I had a financial problem while I was on the island. It seems that the last place to get cash was Poso, a town Greg and I had spent about an hour and a half in. I thought I had had enough cash, but Greg went to a bank. Little did I realize I would go for the next two weeks with no source of cash at all.

There were no banks in Wakai, the big town (and certainly no banks on Kadidiri Island where I was staying). Absolutely no way to change money. Even the local merchants in Wakai wouldn't take US currency; what could they do with it? This was pretty remote.

Going back to Poso would have been two or three days of travel. Just to get cash. Not to mention the travel expenses along the way, just to see boring towns that I'd already seen.
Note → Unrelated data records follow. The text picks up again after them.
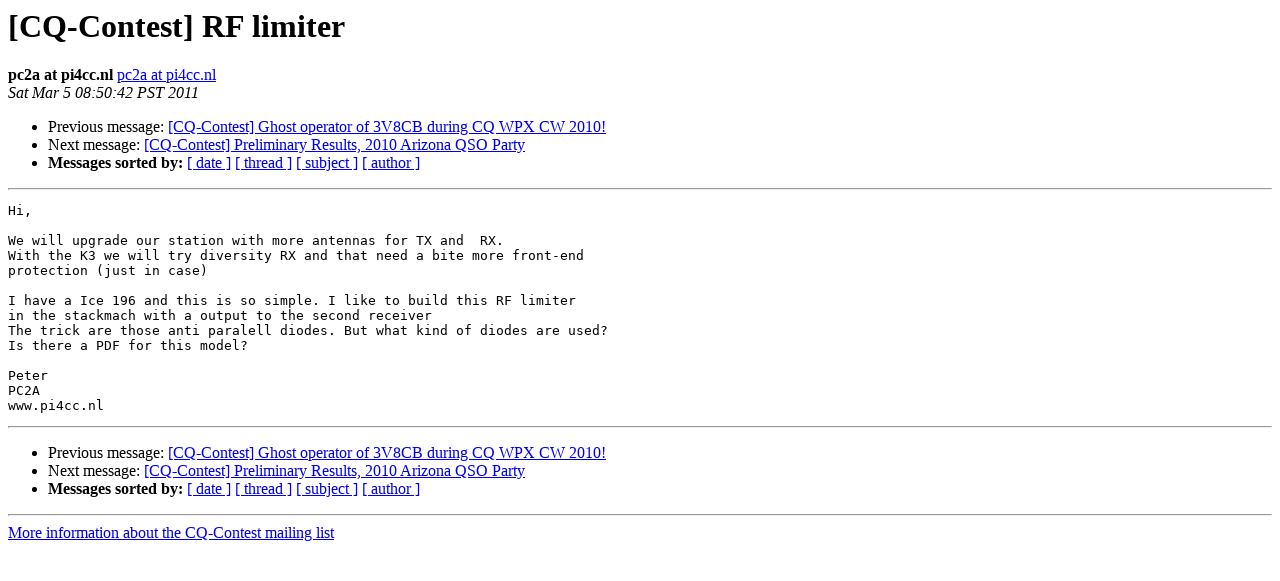

--- FILE ---
content_type: text/html; charset=UTF-8
request_url: http://lists.contesting.com/pipermail/cq-contest/2011-March/093829.html
body_size: 1017
content:
<!DOCTYPE HTML PUBLIC "-//W3C//DTD HTML 3.2//EN">
<HTML>
 <HEAD>
   <TITLE> [CQ-Contest] RF limiter
   </TITLE>
   <LINK REL="Index" HREF="index.html" >
   <LINK REL="made" HREF="mailto:cq-contest%40contesting.com?Subject=%5BCQ-Contest%5D%20RF%20limiter&In-Reply-To=">
   <META NAME="robots" CONTENT="index,nofollow">
   <META http-equiv="Content-Type" content="text/html; charset=us-ascii">
   <LINK REL="Previous"  HREF="093828.html">
   <LINK REL="Next"  HREF="093830.html">
 </HEAD>
 <BODY BGCOLOR="#ffffff">
   <H1>[CQ-Contest] RF limiter</H1>
    <B>pc2a at pi4cc.nl</B> 
    <A HREF="mailto:cq-contest%40contesting.com?Subject=%5BCQ-Contest%5D%20RF%20limiter&In-Reply-To="
       TITLE="[CQ-Contest] RF limiter">pc2a at pi4cc.nl
       </A><BR>
    <I>Sat Mar  5 08:50:42 PST 2011</I>
    <P><UL>
        <LI>Previous message: <A HREF="093828.html">[CQ-Contest] Ghost operator of 3V8CB during CQ WPX CW 2010!
</A></li>
        <LI>Next message: <A HREF="093830.html">[CQ-Contest] Preliminary Results, 2010 Arizona QSO Party
</A></li>
         <LI> <B>Messages sorted by:</B> 
              <a href="date.html#93829">[ date ]</a>
              <a href="thread.html#93829">[ thread ]</a>
              <a href="subject.html#93829">[ subject ]</a>
              <a href="author.html#93829">[ author ]</a>
         </LI>
       </UL>
    <HR>  
<!--beginarticle-->
<PRE>Hi,

We will upgrade our station with more antennas for TX and  RX.
With the K3 we will try diversity RX and that need a bite more front-end 
protection (just in case)

I have a Ice 196 and this is so simple. I like to build this RF limiter 
in the stackmach with a output to the second receiver
The trick are those anti paralell diodes. But what kind of diodes are used?
Is there a PDF for this model?

Peter
PC2A
www.pi4cc.nl
</PRE>


<!--endarticle-->
    <HR>
    <P><UL>
        <!--threads-->
	<LI>Previous message: <A HREF="093828.html">[CQ-Contest] Ghost operator of 3V8CB during CQ WPX CW 2010!
</A></li>
	<LI>Next message: <A HREF="093830.html">[CQ-Contest] Preliminary Results, 2010 Arizona QSO Party
</A></li>
         <LI> <B>Messages sorted by:</B> 
              <a href="date.html#93829">[ date ]</a>
              <a href="thread.html#93829">[ thread ]</a>
              <a href="subject.html#93829">[ subject ]</a>
              <a href="author.html#93829">[ author ]</a>
         </LI>
       </UL>

<hr>
<a href="http://lists.contesting.com/mailman/listinfo/cq-contest">More information about the CQ-Contest
mailing list</a><br>
</body></html>
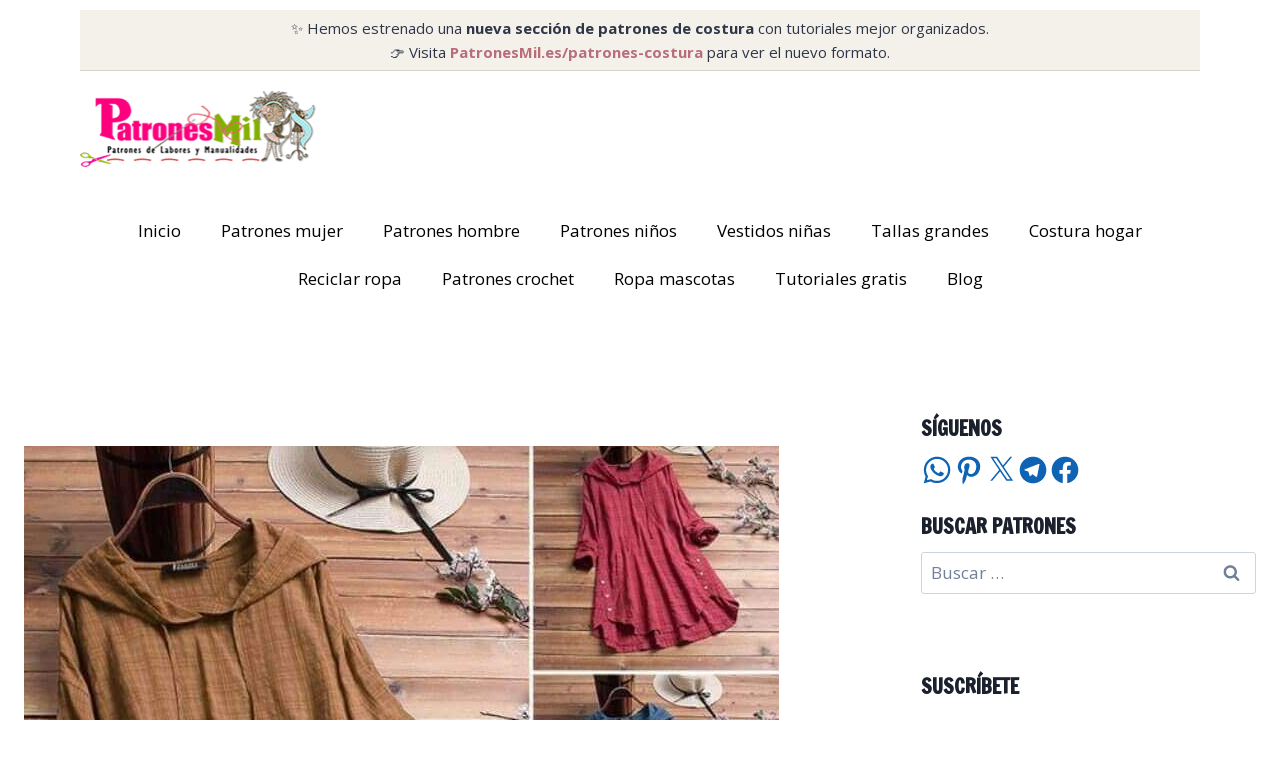

--- FILE ---
content_type: text/css; charset=utf-8
request_url: https://www.patronesmil.es/wp-content/cache/autoptimize/autoptimize_single_388f337f772c30a549c7e36693cd8ab8.php?ver=1768747294
body_size: 771
content:
.elementor-44027 .elementor-element.elementor-element-d7e93d5{margin-top:74px;margin-bottom:0}.elementor-44027 .elementor-element.elementor-element-ab009bf{border-style:solid;border-width:3px 0 0;border-color:#02d3c9;margin-top:24px;margin-bottom:0;padding:50px 0}.elementor-44027 .elementor-element.elementor-element-df9a6fd>.elementor-element-populated{margin:0 20% 0 0;--e-column-margin-right:20%;--e-column-margin-left:0%}.elementor-44027 .elementor-element.elementor-element-a570ab0{text-align:center}.elementor-44027 .elementor-element.elementor-element-12b4f9bb{font-size:14px;font-weight:400;line-height:1.8em;color:rgba(84,89,95,.79)}.elementor-44027 .elementor-element.elementor-element-26154fc{--grid-template-columns:repeat(0,auto);width:var(--container-widget-width,100%);max-width:100%;--container-widget-width:100%;--container-widget-flex-grow:0;--grid-column-gap:5px;--grid-row-gap:0px}.elementor-44027 .elementor-element.elementor-element-26154fc .elementor-widget-container{text-align:center}.elementor-44027 .elementor-element.elementor-element-532968d .elementor-icon-list-icon i{transition:color .3s}.elementor-44027 .elementor-element.elementor-element-532968d .elementor-icon-list-icon svg{transition:fill .3s}.elementor-44027 .elementor-element.elementor-element-532968d{--e-icon-list-icon-size:14px;--icon-vertical-offset:0px}.elementor-44027 .elementor-element.elementor-element-532968d .elementor-icon-list-text{transition:color .3s}.elementor-44027 .elementor-element.elementor-element-5678a727 .elementor-icon-list-items:not(.elementor-inline-items) .elementor-icon-list-item:not(:last-child){padding-block-end:calc(14px/2)}.elementor-44027 .elementor-element.elementor-element-5678a727 .elementor-icon-list-items:not(.elementor-inline-items) .elementor-icon-list-item:not(:first-child){margin-block-start:calc(14px/2)}.elementor-44027 .elementor-element.elementor-element-5678a727 .elementor-icon-list-items.elementor-inline-items .elementor-icon-list-item{margin-inline:calc(14px/2)}.elementor-44027 .elementor-element.elementor-element-5678a727 .elementor-icon-list-items.elementor-inline-items{margin-inline:calc(-14px/2)}.elementor-44027 .elementor-element.elementor-element-5678a727 .elementor-icon-list-items.elementor-inline-items .elementor-icon-list-item:after{inset-inline-end:calc(-14px/2)}.elementor-44027 .elementor-element.elementor-element-5678a727 .elementor-icon-list-icon i{color:rgba(0,0,0,.23);transition:color .3s}.elementor-44027 .elementor-element.elementor-element-5678a727 .elementor-icon-list-icon svg{fill:rgba(0,0,0,.23);transition:fill .3s}.elementor-44027 .elementor-element.elementor-element-5678a727{--e-icon-list-icon-size:13px;--icon-vertical-offset:0px}.elementor-44027 .elementor-element.elementor-element-5678a727 .elementor-icon-list-icon{padding-inline-end:9px}.elementor-44027 .elementor-element.elementor-element-5678a727 .elementor-icon-list-item>.elementor-icon-list-text,.elementor-44027 .elementor-element.elementor-element-5678a727 .elementor-icon-list-item>a{font-size:13px;font-weight:400}.elementor-44027 .elementor-element.elementor-element-5678a727 .elementor-icon-list-text{color:rgba(0,0,0,.79);transition:color .3s}.elementor-44027 .elementor-element.elementor-element-5678a727 .elementor-icon-list-item:hover .elementor-icon-list-text{color:#02d3c9}.elementor-44027 .elementor-element.elementor-element-60e5f98b>.elementor-container>.elementor-column>.elementor-widget-wrap{align-content:center;align-items:center}.elementor-44027 .elementor-element.elementor-element-60e5f98b:not(.elementor-motion-effects-element-type-background),.elementor-44027 .elementor-element.elementor-element-60e5f98b>.elementor-motion-effects-container>.elementor-motion-effects-layer{background-color:#f4f4f4}.elementor-44027 .elementor-element.elementor-element-60e5f98b>.elementor-container{min-height:50px}.elementor-44027 .elementor-element.elementor-element-60e5f98b{transition:background .3s,border .3s,border-radius .3s,box-shadow .3s}.elementor-44027 .elementor-element.elementor-element-60e5f98b>.elementor-background-overlay{transition:background .3s,border-radius .3s,opacity .3s}.elementor-44027 .elementor-element.elementor-element-2270e1c{text-align:start}.elementor-44027 .elementor-element.elementor-element-2270e1c .elementor-heading-title{font-size:12px;font-weight:300;text-transform:uppercase;color:#7a7a7a}.elementor-44027 .elementor-element.elementor-element-6674b541{text-align:end}.elementor-44027 .elementor-element.elementor-element-6674b541 .elementor-heading-title{font-size:12px;font-weight:300;text-transform:uppercase;color:#7a7a7a}.elementor-theme-builder-content-area{height:400px}.elementor-location-header:before,.elementor-location-footer:before{content:"";display:table;clear:both}@media(max-width:1024px){.elementor-44027 .elementor-element.elementor-element-ab009bf{padding:30px 20px}.elementor-44027 .elementor-element.elementor-element-df9a6fd>.elementor-element-populated{margin:0 10% 0 0;--e-column-margin-right:10%;--e-column-margin-left:0%}.elementor-44027 .elementor-element.elementor-element-5678a727 .elementor-icon-list-item>.elementor-icon-list-text,.elementor-44027 .elementor-element.elementor-element-5678a727 .elementor-icon-list-item>a{font-size:13px}.elementor-44027 .elementor-element.elementor-element-60e5f98b{padding:5px 20px}}@media(max-width:767px){.elementor-44027 .elementor-element.elementor-element-ab009bf{padding:30px 20px}.elementor-44027 .elementor-element.elementor-element-df9a6fd{width:100%}.elementor-44027 .elementor-element.elementor-element-16176c3c{width:100%}.elementor-44027 .elementor-element.elementor-element-16176c3c>.elementor-element-populated{margin:30px 0 0;--e-column-margin-right:0px;--e-column-margin-left:0px}.elementor-44027 .elementor-element.elementor-element-41450a46>.elementor-element-populated{margin:30px 0 0;--e-column-margin-right:0px;--e-column-margin-left:0px}.elementor-44027 .elementor-element.elementor-element-2270e1c{text-align:center}.elementor-44027 .elementor-element.elementor-element-6674b541{text-align:center}}@media(min-width:768px){.elementor-44027 .elementor-element.elementor-element-df9a6fd{width:31.928%}.elementor-44027 .elementor-element.elementor-element-16176c3c{width:31.753%}.elementor-44027 .elementor-element.elementor-element-41450a46{width:36.315%}}@media(max-width:1024px) and (min-width:768px){.elementor-44027 .elementor-element.elementor-element-df9a6fd{width:33%}.elementor-44027 .elementor-element.elementor-element-16176c3c{width:33%}.elementor-44027 .elementor-element.elementor-element-41450a46{width:33%}}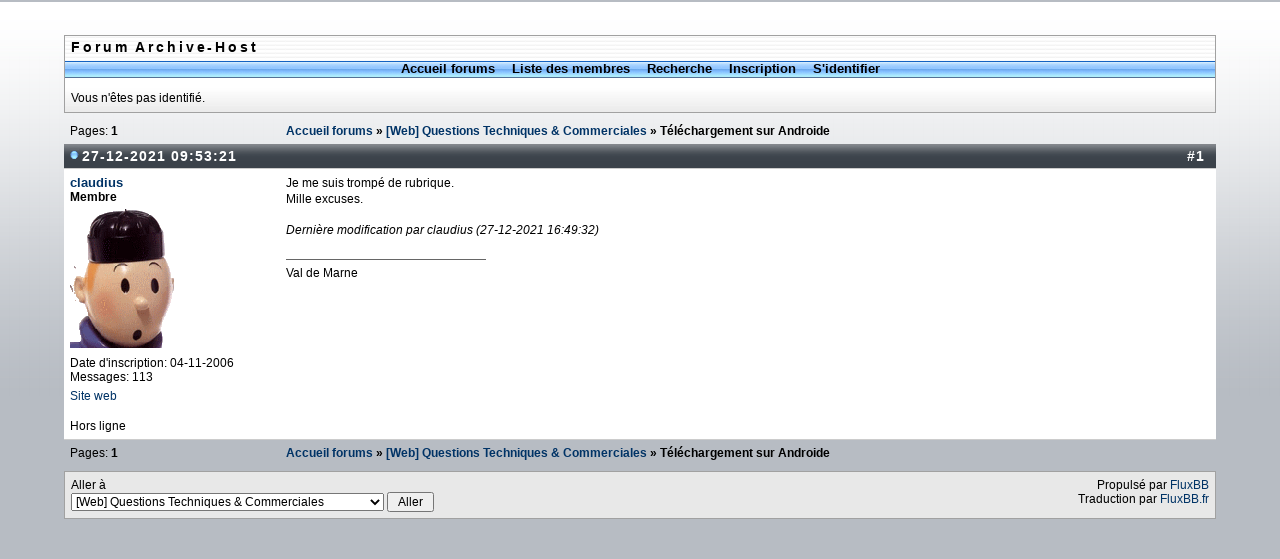

--- FILE ---
content_type: text/html; charset=iso-8859-1
request_url: https://www.archive-host.com/web/forum/viewtopic.php?pid=12320
body_size: 4629
content:
<!DOCTYPE html PUBLIC "-//W3C//DTD XHTML 1.0 Strict//EN" "http://www.w3.org/TR/xhtml1/DTD/xhtml1-strict.dtd">

<html xmlns="http://www.w3.org/1999/xhtml" dir="ltr">
<head>
<meta http-equiv="Content-Type" content="text/html; charset=iso-8859-1" />
<title>Forum Archive-Host / Téléchargement sur Androide</title>
<link rel="stylesheet" type="text/css" href="style/Quicktime.css" />
<script src="https://www.google.com/recaptcha/api.js"></script>
</head>
<body>

<div id="punwrap">
<div id="punviewtopic" class="pun">

<div id="brdheader" class="block">
	<div class="box">
		<div id="brdtitle" class="inbox">
			<h1><span>Forum Archive-Host</span></h1>
			<p><span></span></p>
		</div>
		<div id="brdmenu" class="inbox">
			<ul>
				<li id="navindex"><a href="index.php">Accueil forums</a></li>
				<li id="navuserlist"><a href="userlist.php">Liste des membres</a></li>
				<li id="navsearch"><a href="search.php">Recherche</a></li>
				<li id="navregister"><a href="register.php">Inscription</a></li>
				<li id="navlogin"><a href="login.php">S'identifier</a></li>
			</ul>
		</div>
		<div id="brdwelcome" class="inbox">
			<p>Vous n'êtes pas identifié.</p>
		</div>
	</div>
</div>



<div class="linkst">
	<div class="inbox">
		<p class="pagelink conl">Pages: <strong>1</strong></p>
		<p class="postlink conr">&nbsp;</p>
		<ul><li><a href="index.php">Accueil forums</a></li><li>&nbsp;&raquo;&nbsp;<a href="viewforum.php?id=9">[Web] Questions Techniques &amp; Commerciales</a></li><li>&nbsp;&raquo;&nbsp;Téléchargement sur Androide</li></ul>
		<div class="clearer"></div>
	</div>
</div>

<div id="p12320" class="blockpost rowodd firstpost">
	<h2><span><span class="conr">#1&nbsp;</span><a href="viewtopic.php?pid=12320#p12320">27-12-2021 09:53:21</a></span></h2>
	<div class="box">
		<div class="inbox">
			<div class="postleft">
				<dl>
					<dt><strong><a href="profile.php?id=18">claudius</a></strong></dt>
					<dd class="usertitle"><strong>Membre</strong></dd>
					<dd class="postavatar"><img src="img/avatars/18.gif" width="110" height="139" alt="" /></dd>
					<dd>Date d'inscription: 04-11-2006</dd>
					<dd>Messages: 113</dd>
					<dd class="usercontacts"><a href="http://nul-55.discutforum.com/">Site web</a></dd>
				</dl>
			</div>
			<div class="postright">
				<h3>Téléchargement sur Androide</h3>
				<div class="postmsg">
					<p>Je me suis trompé de rubrique.<br />Mille excuses.</p>
					<p class="postedit"><em>Dernière modification par claudius (27-12-2021 16:49:32)</em></p>
				</div>
				<div class="postsignature"><hr />Val de Marne</div>
			</div>
			<div class="clearer"></div>
			<div class="postfootleft"><p>Hors ligne</p></div>
			<div class="postfootright"><div>&nbsp;</div></div>
		</div>
	</div>
</div>

<div class="postlinksb">
	<div class="inbox">
		<p class="postlink conr">&nbsp;</p>
		<p class="pagelink conl">Pages: <strong>1</strong></p>
		<ul><li><a href="index.php">Accueil forums</a></li><li>&nbsp;&raquo;&nbsp;<a href="viewforum.php?id=9">[Web] Questions Techniques &amp; Commerciales</a></li><li>&nbsp;&raquo;&nbsp;Téléchargement sur Androide</li></ul>
		<div class="clearer"></div>
	</div>
</div>

<div id="brdfooter" class="block">
	<h2><span>Pied de page des forums</span></h2>
	<div class="box">
		<div class="inbox">

			<div class="conl">
				<form id="qjump" method="get" action="viewforum.php">
					<div><label>Aller à
					<br /><select name="id" onchange="window.location=('viewforum.php?id='+this.options[this.selectedIndex].value)">
						<optgroup label="Archive-Host">
							<option value="2">Annonces &amp; Nouveautés</option>
						</optgroup>
						<optgroup label="Hébergement de fichiers">
							<option value="4">[Fichiers] Questions Techniques &amp; Commerciales</option>
							<option value="3">[Fichiers] Vos Suggestions</option>
							<option value="8">[Fichiers] Suivi du développement</option>
						</optgroup>
						<optgroup label="Hébergement de sites web">
							<option value="9" selected="selected">[Web] Questions Techniques &amp; Commerciales</option>
							<option value="10">[Web] Suggestions</option>
							<option value="11">[Web] Suivi des évolutions</option>
						</optgroup>
						<optgroup label="Autres">
							<option value="7">Discussion générale</option>
					</optgroup>
					</select>
					<input type="submit" value=" Aller " accesskey="g" />
					</label></div>
				</form>
			</div>
		  <p class="conr">Propulsé par <a href="http://fluxbb.org/">FluxBB</a><br />Traduction par <a href="http://fluxbb.fr/">FluxBB.fr</a></p>
			<div class="clearer"></div>
		</div>
	</div>
</div>

</div>
</div>

</body>
</html>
It was out of the question.

When I got to the island and I realized the predicament I was in, I scraped up all the cash I had, going through my pack and wallet to find hidden envelopes of emergency cash and what not. I met an American who had been working for Apple in Singapore, and he was going back to the US and had extra Rupiah so we exchanged some twenties for local bills. I had been keeping some emergency US currency, some twenties and some smaller bills, but I had already had to use some of this so it was getting thin. But you know twenty dollars was like 50,000 rupiah; the absolute amount of money was irrelevant here. He told me that a lot of my US twenties were dirty and wrinkled and weren't good around here anyway, but he took them anyway and gave me a quite reasonable exchange rate.

I remember managing to scrape together a little over 200,000 rupiah. Sounds like a lot, but room and board cost 17,500rp per day, and I was going to stay here for nine days. Plus water and alcohol and other expenses, it was tight. That left very little for luxuries like jam or beer or scuba diving. I figured it was good for me to live under financial constraints for a change.

Initially I decided I simply couldn't afford to scuba dive. But it turns out that so many travelers get stuck in that bind that the dive place extended credit. So I ended up going on about six dives, and racking up a bill of, as I remember it, 305,000rp that I sent them later. If it wasn't for that I would have gotten bored really quickly. The dives really only cost us$20 apiece, so cheap that you really feel obligated to send them the money.


Kadidiri from dockThe freshwater was a bit mysterious. Of course we drank bottled water that was beyond question; each bottle had a plastic seal on it, no problem there. They charged 2,250rp for each bottle and I went through about one a day.


Kadidiri dock After my nine days, I got on the boat going north and took it to Gorontalo.